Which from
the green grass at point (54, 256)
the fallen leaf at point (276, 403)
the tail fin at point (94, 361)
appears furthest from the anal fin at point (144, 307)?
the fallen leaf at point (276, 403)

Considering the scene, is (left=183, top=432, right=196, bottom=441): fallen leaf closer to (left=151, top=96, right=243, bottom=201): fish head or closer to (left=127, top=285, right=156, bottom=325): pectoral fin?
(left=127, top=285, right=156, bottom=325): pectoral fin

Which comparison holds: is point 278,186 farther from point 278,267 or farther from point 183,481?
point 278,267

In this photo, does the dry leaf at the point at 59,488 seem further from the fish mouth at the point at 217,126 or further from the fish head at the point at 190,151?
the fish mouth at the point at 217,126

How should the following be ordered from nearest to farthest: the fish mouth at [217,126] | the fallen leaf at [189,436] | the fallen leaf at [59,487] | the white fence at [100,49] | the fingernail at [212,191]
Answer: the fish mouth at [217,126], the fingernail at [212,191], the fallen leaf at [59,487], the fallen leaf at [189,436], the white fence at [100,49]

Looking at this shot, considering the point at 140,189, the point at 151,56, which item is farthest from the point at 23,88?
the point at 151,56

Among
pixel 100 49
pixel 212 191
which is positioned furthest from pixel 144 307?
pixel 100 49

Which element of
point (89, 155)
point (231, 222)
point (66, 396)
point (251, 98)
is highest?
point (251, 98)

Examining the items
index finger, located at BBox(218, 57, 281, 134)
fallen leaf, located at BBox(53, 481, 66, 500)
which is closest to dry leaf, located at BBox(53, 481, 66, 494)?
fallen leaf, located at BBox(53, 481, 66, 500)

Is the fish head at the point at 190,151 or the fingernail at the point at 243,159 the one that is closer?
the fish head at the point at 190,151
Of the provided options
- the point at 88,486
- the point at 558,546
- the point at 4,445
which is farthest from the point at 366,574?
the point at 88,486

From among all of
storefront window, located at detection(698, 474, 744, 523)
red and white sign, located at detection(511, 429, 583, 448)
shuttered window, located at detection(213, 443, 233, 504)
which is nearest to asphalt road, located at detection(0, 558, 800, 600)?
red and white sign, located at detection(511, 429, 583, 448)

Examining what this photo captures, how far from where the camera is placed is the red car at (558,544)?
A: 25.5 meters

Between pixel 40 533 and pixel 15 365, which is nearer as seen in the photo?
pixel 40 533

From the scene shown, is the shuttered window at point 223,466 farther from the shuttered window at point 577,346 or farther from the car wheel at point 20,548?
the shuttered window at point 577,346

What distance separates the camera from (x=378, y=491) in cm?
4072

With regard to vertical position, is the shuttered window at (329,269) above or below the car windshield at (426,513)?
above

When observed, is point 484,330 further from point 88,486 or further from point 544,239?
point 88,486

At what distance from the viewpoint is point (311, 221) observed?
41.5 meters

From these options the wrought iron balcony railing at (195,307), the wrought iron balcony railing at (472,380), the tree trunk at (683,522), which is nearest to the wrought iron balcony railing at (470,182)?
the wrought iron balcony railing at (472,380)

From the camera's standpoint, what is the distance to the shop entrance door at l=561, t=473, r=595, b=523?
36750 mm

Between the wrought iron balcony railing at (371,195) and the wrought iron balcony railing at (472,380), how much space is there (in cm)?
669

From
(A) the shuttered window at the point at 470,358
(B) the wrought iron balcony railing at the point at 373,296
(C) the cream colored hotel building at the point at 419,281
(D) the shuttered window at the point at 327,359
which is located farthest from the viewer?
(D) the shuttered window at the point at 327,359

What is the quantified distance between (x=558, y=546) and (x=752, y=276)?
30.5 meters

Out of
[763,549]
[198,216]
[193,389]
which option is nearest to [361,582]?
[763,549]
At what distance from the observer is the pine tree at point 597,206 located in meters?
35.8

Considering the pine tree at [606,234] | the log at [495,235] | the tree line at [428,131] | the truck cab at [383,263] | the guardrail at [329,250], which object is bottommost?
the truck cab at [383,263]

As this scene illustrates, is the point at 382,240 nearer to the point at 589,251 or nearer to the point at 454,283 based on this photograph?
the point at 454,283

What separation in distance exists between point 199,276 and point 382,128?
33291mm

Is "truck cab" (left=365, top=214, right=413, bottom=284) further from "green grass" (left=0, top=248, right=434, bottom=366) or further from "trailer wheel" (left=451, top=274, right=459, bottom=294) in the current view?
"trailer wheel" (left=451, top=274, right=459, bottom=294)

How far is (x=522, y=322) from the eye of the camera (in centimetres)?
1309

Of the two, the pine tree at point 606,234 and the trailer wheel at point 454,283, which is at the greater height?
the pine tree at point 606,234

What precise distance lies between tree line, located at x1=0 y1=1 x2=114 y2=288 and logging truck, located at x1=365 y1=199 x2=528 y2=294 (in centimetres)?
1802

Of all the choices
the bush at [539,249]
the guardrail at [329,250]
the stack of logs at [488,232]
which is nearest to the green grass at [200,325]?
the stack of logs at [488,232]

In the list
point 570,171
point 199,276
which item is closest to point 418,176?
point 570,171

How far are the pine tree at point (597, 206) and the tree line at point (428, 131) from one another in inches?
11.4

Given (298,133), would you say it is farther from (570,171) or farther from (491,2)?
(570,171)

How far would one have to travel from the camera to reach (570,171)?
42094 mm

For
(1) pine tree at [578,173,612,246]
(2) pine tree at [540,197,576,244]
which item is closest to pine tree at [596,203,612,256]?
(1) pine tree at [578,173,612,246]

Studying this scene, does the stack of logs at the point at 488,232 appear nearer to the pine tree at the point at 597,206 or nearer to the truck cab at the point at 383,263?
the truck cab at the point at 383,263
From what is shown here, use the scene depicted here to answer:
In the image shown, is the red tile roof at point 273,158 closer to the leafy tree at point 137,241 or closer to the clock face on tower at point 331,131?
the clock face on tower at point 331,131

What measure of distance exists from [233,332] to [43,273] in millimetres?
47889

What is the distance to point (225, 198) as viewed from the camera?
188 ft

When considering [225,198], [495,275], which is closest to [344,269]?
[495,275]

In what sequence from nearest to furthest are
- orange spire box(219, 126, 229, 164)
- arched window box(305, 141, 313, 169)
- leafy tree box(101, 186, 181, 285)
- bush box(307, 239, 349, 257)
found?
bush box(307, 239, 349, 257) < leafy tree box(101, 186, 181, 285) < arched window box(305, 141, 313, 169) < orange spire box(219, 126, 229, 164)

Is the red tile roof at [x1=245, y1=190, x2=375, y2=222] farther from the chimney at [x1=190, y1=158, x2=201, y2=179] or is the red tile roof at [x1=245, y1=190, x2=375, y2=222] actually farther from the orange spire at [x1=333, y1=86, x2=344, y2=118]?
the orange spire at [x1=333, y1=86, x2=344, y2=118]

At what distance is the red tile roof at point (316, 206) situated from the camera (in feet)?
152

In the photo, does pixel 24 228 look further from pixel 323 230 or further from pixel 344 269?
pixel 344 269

INSTRUCTIONS TO FOLLOW. Give the lines from the one containing "From among all of" through the one containing "A: 25.5 meters" again, changing "asphalt road" to "paved road" and leaving everything else as it is. Return only those lines.

FULL SOLUTION.
From among all of
storefront window, located at detection(698, 474, 744, 523)
red and white sign, located at detection(511, 429, 583, 448)
shuttered window, located at detection(213, 443, 233, 504)
which is nearest to paved road, located at detection(0, 558, 800, 600)?
red and white sign, located at detection(511, 429, 583, 448)

Examining what this photo captures, how far from where the camera is placed is the red car at (558,544)?
A: 25.5 meters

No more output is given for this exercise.